Acute Abdomen - Perforation of a Viscus
🩻 CT scan abdomen is the gold standard and more sensitive than plain films for suspected GI perforation.
⚠️ Findings may be masked in elderly or immunosuppressed patients.
📖 About
- Perforation of a gas- and bacteria-containing GI tract anywhere from oesophagus ➝ anus.
- 💨 Gas rises and can be seen trapped under the diaphragm on an erect CXR.
- Perforation leads to free intraperitoneal air and spillage of luminal contents → bacterial peritonitis + sepsis.
🧬 Aetiology
- Can occur at any point in the GI tract.
- Always consider in any patient presenting with an acute abdomen.
- Free air = red flag for overwhelming bacterial peritonitis and septic shock if untreated.
📸 Imaging: Free Air
⚠️ Causes
- Oesophagus: Caustic ingestion, endoscopic biopsy/dilatation, Boerhaave syndrome (post-vomiting), oesophageal tumour, chest trauma.
- Stomach: Peptic ulcer disease, NSAID-induced erosion, gastric cancer, penetrating trauma.
- Small bowel: Ischaemia, Crohn’s disease (fistula/erosion), trauma.
- Large bowel: Toxic megacolon (C. difficile, UC), diverticulitis, polypectomy/perforation during colonoscopy, trauma, cancer.
🩺 Clinical Features
Findings may be subtle in elderly or chronically immunosuppressed patients.
- 🚨 Sudden severe abdominal pain, worsened by movement.

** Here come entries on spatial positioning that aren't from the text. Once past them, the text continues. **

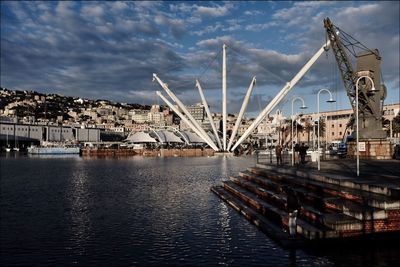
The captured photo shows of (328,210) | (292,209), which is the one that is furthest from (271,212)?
(292,209)

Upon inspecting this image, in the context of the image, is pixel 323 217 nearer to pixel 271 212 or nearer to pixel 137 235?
pixel 271 212

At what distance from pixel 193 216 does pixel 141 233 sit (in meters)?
3.50

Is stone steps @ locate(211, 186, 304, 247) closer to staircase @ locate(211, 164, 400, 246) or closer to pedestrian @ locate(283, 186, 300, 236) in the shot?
staircase @ locate(211, 164, 400, 246)

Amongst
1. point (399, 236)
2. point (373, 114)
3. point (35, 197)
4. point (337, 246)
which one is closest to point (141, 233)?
point (337, 246)

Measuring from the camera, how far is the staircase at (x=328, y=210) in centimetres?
1133

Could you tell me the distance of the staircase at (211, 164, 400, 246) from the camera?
11.3 metres

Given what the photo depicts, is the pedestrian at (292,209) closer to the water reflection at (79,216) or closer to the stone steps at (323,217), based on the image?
the stone steps at (323,217)

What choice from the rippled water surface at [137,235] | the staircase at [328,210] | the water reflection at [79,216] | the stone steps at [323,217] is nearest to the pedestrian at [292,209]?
the staircase at [328,210]

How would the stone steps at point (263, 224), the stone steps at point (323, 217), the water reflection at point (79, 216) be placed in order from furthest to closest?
the water reflection at point (79, 216) → the stone steps at point (263, 224) → the stone steps at point (323, 217)

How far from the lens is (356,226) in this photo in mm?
11273

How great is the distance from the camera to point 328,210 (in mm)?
12930

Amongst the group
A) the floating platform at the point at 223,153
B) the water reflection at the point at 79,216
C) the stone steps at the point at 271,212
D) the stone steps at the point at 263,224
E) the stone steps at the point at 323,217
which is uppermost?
the floating platform at the point at 223,153

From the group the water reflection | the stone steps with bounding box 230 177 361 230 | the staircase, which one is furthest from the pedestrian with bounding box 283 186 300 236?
the water reflection

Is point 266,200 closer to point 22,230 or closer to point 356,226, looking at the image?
point 356,226
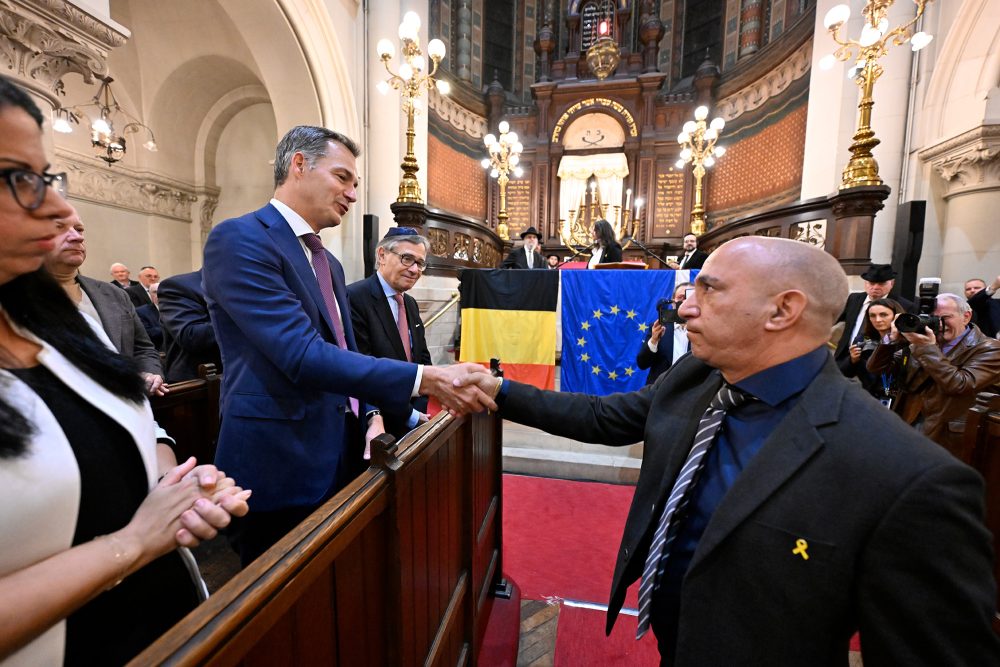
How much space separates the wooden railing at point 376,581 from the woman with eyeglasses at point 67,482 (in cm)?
20

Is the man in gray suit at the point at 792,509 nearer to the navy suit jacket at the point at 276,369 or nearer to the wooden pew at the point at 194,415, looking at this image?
the navy suit jacket at the point at 276,369

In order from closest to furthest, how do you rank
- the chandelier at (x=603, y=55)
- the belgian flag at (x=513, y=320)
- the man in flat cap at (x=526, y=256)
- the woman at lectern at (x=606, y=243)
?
the belgian flag at (x=513, y=320)
the woman at lectern at (x=606, y=243)
the man in flat cap at (x=526, y=256)
the chandelier at (x=603, y=55)

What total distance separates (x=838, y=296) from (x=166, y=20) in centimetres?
926

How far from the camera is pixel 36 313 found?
2.52ft

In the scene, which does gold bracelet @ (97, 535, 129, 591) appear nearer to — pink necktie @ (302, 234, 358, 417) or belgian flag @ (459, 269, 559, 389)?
pink necktie @ (302, 234, 358, 417)

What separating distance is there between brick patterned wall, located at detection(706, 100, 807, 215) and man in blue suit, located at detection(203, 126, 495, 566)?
8779 mm

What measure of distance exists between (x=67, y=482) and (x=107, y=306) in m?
2.10

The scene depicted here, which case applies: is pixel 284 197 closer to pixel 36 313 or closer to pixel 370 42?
pixel 36 313

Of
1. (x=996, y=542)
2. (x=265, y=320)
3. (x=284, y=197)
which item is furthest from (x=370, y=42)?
(x=996, y=542)

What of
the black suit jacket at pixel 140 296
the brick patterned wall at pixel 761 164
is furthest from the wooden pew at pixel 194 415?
the brick patterned wall at pixel 761 164

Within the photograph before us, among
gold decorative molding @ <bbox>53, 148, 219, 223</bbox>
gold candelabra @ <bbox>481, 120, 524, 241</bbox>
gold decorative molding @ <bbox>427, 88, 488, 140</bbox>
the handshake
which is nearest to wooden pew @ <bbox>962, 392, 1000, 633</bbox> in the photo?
the handshake

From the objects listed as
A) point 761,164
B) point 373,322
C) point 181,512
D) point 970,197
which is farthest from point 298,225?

- Rigidity, rebound, and percussion tenderness (“board-like abdomen”).
- Absent bowel sounds.
- Fever, tachycardia, hypotension (sepsis/shock).
- May coexist with bowel obstruction, diverticulitis, or malignancy.
🔍 Differentials
- Acute pancreatitis
- Myocardial infarction (can mimic upper abdo pain)
- Tubo-ovarian pathology (ruptured cyst, torsion)
- Ruptured abdominal aortic aneurysm (AAA)
🧪 Investigations
- 🩸 Bloods: FBC, U&E, LFTs, amylase, CRP – often raised WCC/CRP.
- 🩻 Plain films: CXR/AXR → free air under diaphragm, Rigler’s sign (air both sides of bowel wall), loss of psoas outline.
- 💧 Contrast swallow → useful if oesophageal perforation suspected.
- 🖥️ CT Abdomen = gold standard (sensitive for free air, perforation site, complications).
💉 Management
- 🚫 Nil by mouth (NPO).
- ABC resuscitation: IV fluids, oxygen, monitoring, analgesia.
- Broad-spectrum IV antibiotics (cover Gram-negatives + anaerobes).
- Immediate surgical review:
- Perforation repair or resection (laparotomy/laparoscopy).
- Selected cases (contained leak, stable patient) → conservative management with close observation.
- Consider ITU/HDU support if unstable.
📚 References
- NICE guidance on acute abdomen and GI emergencies.
- BNF – Antibiotic regimens for intra-abdominal sepsis.
- RCS guidelines on management of hollow viscus perforation.
📝 Revisions
3 Clinical Cases — Gastrointestinal Perforation of a Viscus ⚠️🩻
- Case 1 — Perforated peptic ulcer 🥼: A 48-year-old man with a history of NSAID use presents with sudden-onset severe epigastric pain radiating to the shoulder. He lies motionless, abdomen rigid with rebound tenderness. CXR: free air under the diaphragm. Teaching: A perforated duodenal ulcer is the classic cause of acute peritonitis with “board-like” abdomen. Urgent surgical repair (e.g. Graham patch) + IV fluids, antibiotics, and NG tube decompression are indicated.
- Case 2 — Perforated diverticulitis 🌿: A 72-year-old woman with left lower quadrant pain, fever, and constipation develops worsening peritonitis and hypotension. CT abdomen: sigmoid diverticulitis with free air and fluid. Teaching: Diverticular perforation often presents in older patients and carries high mortality. Management depends on severity: IV antibiotics, percutaneous drainage if contained abscess, or emergency colectomy with stoma (Hartmann’s procedure) for free perforation.
- Case 3 — Iatrogenic perforation (colonoscopy) 💉: A 64-year-old man undergoes colonoscopy for polyp surveillance and develops acute abdominal pain and tachycardia post-procedure. AXR: large amount of free intraperitoneal air. Teaching: Colonoscopic perforation is a recognised complication. Prompt recognition is vital — management ranges from conservative (if stable, small perforation, minimal peritonitis) to urgent surgical repair. Always suspect when abdominal pain occurs after endoscopy.